● What is expected
Rewrite the lines below with "Skis" swapped for "Boots" and nothing else changed. Omit the pictures from your answer.

>>>>>

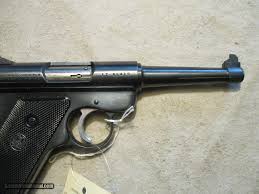 ruger standard 22 pistol pre mark 1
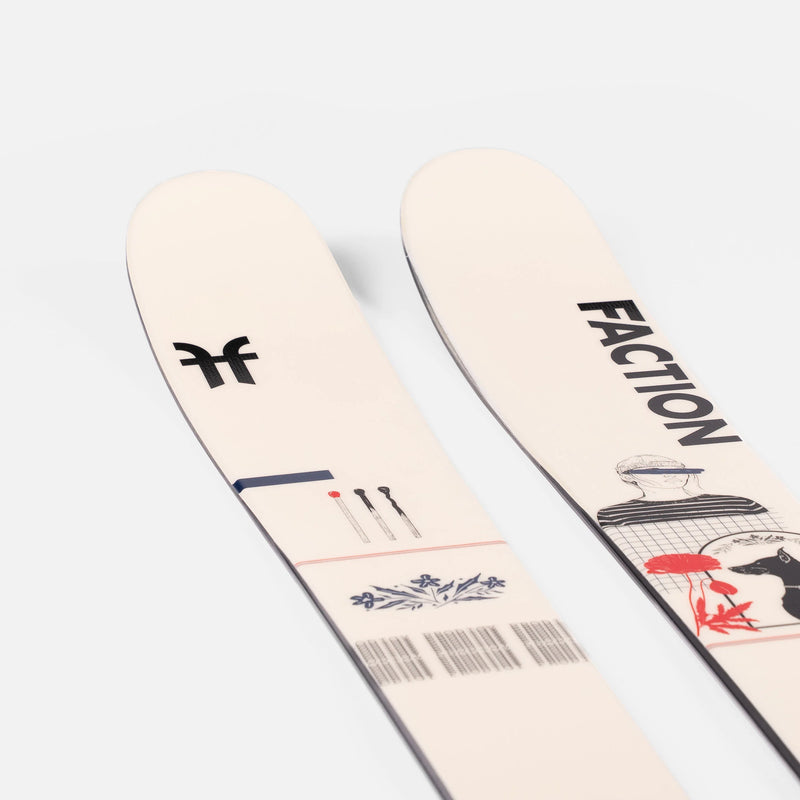 Faction Prodigy Skis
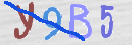Immagine CAPTCHA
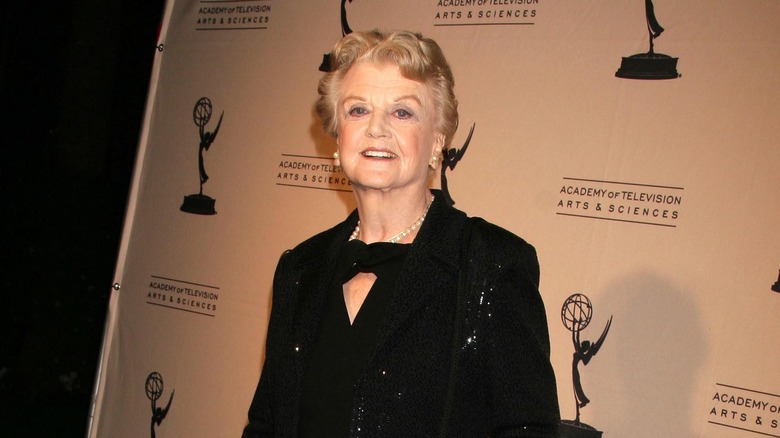 Lansbury in Hollywood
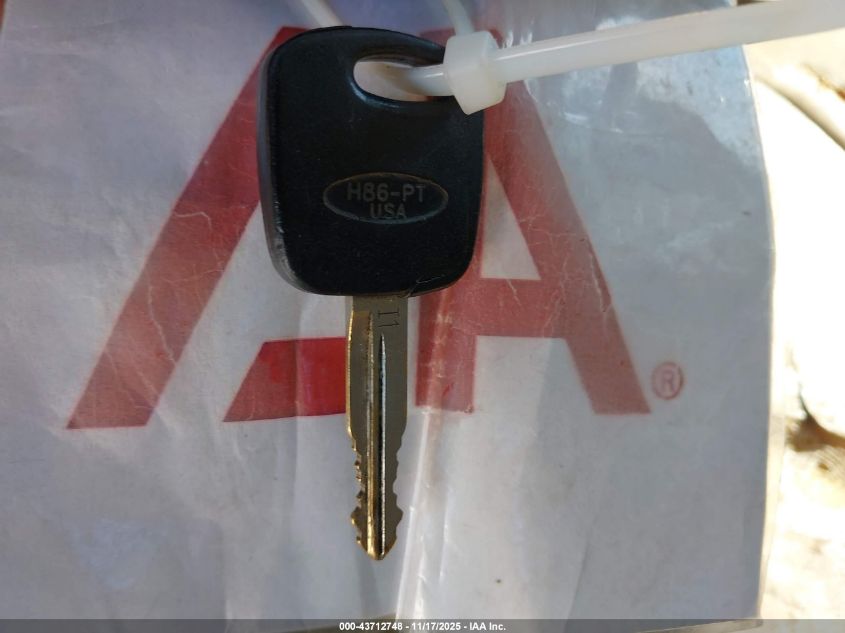 2003 Ford Focus Zts VIN: 1FAHP38353W308416 Lot: 43712748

<<<<<

● Expected answer
 ruger standard 22 pistol pre mark 1
 Faction Prodigy Boots
Immagine CAPTCHA
 Lansbury in Hollywood
 2003 Ford Focus Zts VIN: 1FAHP38353W308416 Lot: 43712748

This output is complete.